Still today, many computer CD drives cannot completely accurately position the lens and synchronize the decoding circuitry so that reading of audio samples starts at an exact position. This is why many CD ripping programs have a "paranoia" mode, where they do overlapping reads and compare the results to adjust for this "jitter". As part of the audio stream, the subchannel is also subject to jitter, and that is why you get different subchannel files when you rip on a CD drive that cannot position accurately.
When the data CD (CD-ROM) specification was developed to extend the CD-DA specification, the importantance to accurately address and read data was recognized, so the audio frame of 2352 byte was subdivided into 12 sync bytes and 4 header bytes (for the sector address), leaving the remaining 2336 bytes for data and an additional level of error correction.
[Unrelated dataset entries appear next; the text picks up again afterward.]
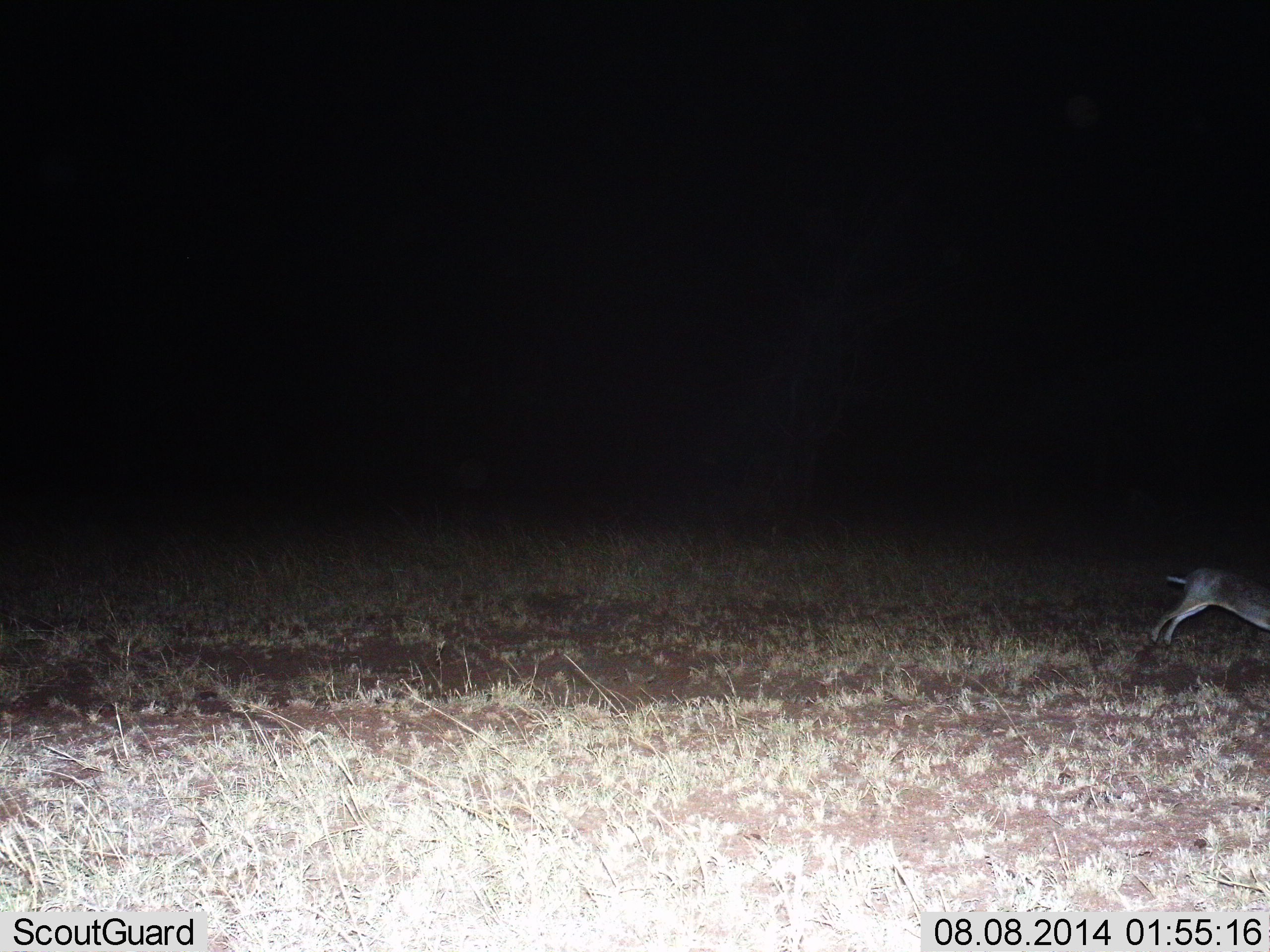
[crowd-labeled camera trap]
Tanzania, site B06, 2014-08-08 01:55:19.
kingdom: Animalia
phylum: Chordata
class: Mammalia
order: Lagomorpha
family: Leporidae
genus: Lepus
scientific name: Lepus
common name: hare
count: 1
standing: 0%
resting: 0%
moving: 100%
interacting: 0%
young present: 0%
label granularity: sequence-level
Using this scheme, sectors can be addressed exactly without having to rely on the Q channel information only. Therefore the jitter effect doesn't apply, you get always the same data when you dump a CD-ROM, and no additional cleverness in dumping is needed.
Edit with more details:
According to Ecma-130, the data is scrambled in stages: 24 bytes make up an F1-Frame, the bytes of 106 of these frames are distributed into 106 F2-Frames, which get 8 extra bytes of error correction. Those frames in turn each get an extra byte ("control byte") to make them into F3-Frames. The extra byte contains the subchannel information (one subchannel for each bit position). A group of 98 F3-Frames is called a section, and the 98 associated control bytes contain two sync bytes and 96 bytes of real subchannel data. The Q subchannel in addition has 16 bits of CRC error correction in those 96 bits.
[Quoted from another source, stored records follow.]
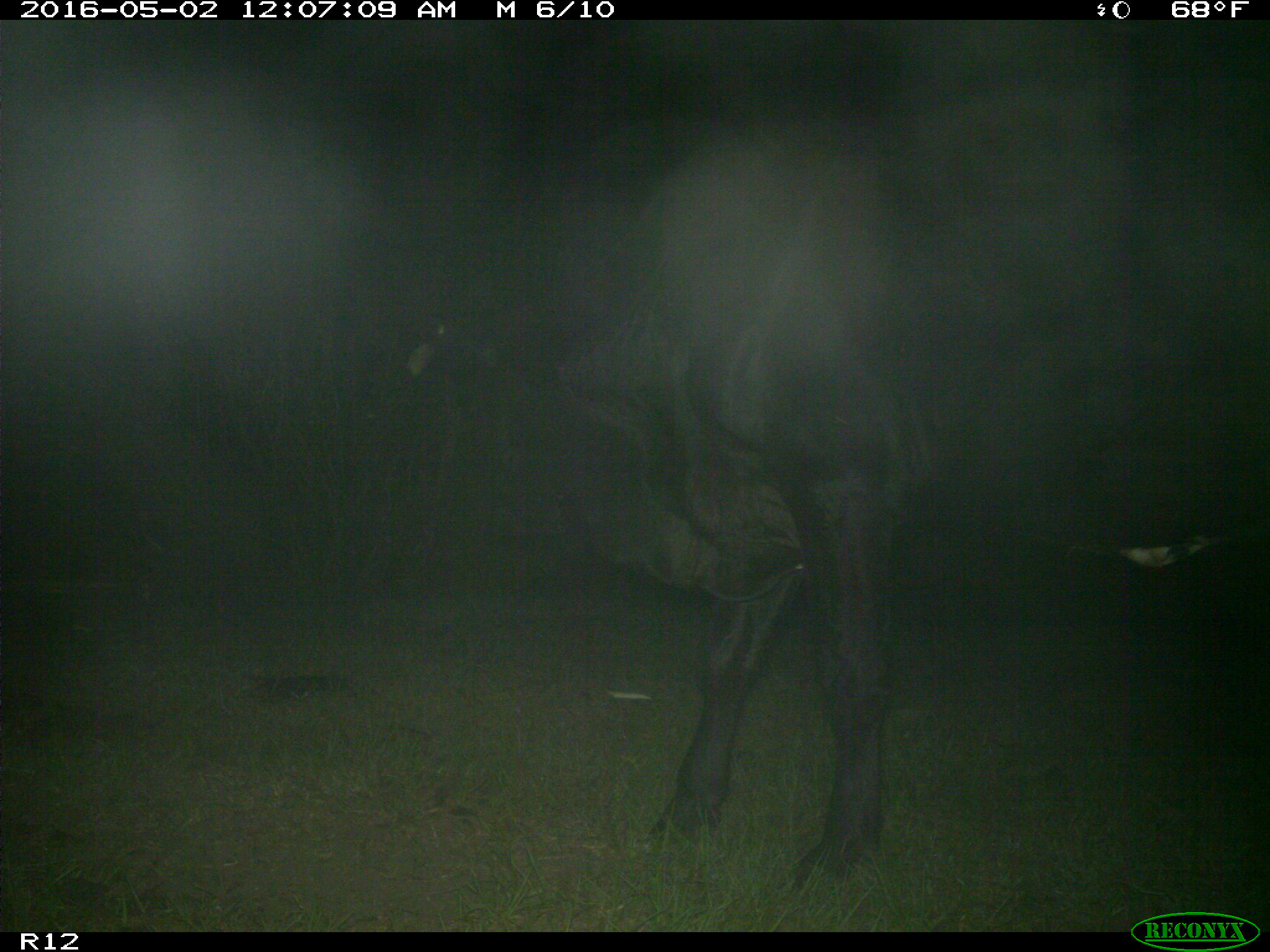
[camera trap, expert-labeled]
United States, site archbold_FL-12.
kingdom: Animalia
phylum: Chordata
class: Mammalia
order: Artiodactyla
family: Bovidae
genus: Bos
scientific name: Bos taurus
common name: domestic cow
The idea behind this is to distribute data on the surface of the disk in such a manner that scratches, dirt etc. don't affect a lot of continous bits, so the error correction can recover the lost data as long is the scratches are not too big.
As a consequence, the CD drive hardware needs to read a complete section after repositioning the lens to find out where it is in the data stream. The descrambling of the various stages is done by hardware, which needs to sync itself to the 2 sync bytes in control-byte stream. All CD drive models need a different amount of time to sync compared to other models (you can test that by reading from two different drives, if you have them), depending how the hardware is implemented. Also, many models don't always take the exact same time to sync, so they can start a little early or late, and output the descrambled data not always at the same byte.
So when the ripping program issues a
READ CD (0xBE) command, it supplies a transfer length and a start address (or rather, Q-channel time). The drive positions the lens, descrambles the frames, extracts the Q-channel, compares the time, and when it finds the correct time, it starts to transfer. This transfer doesn't always begin at the same byte as explained above, so the result of multiple
READ CD commands may be shifted against each other. That's why you see different subchannel files from your ripper.
Depending on the hardware and the circumstances when the lens is adjusted, it's more or less random if the transfer starts a few samples early or a few samples late. So the only pattern you'll see in the results is that the shifts are a multiple of the transfer length.
Some drive models actually have accurate hardware which will always start transfer at the same time. The standard defines a bit in mode page 0x2a ("CD/DVD Capabilities and Mechanical Status Page") which indicates if that is the case, but real-world experience shows that some drives claiming to be exact are in fact not. (Under Linux, you can use
sg_modes from the
sg3-utiles package to read the mode pages, I don't know what tool to use under Windows).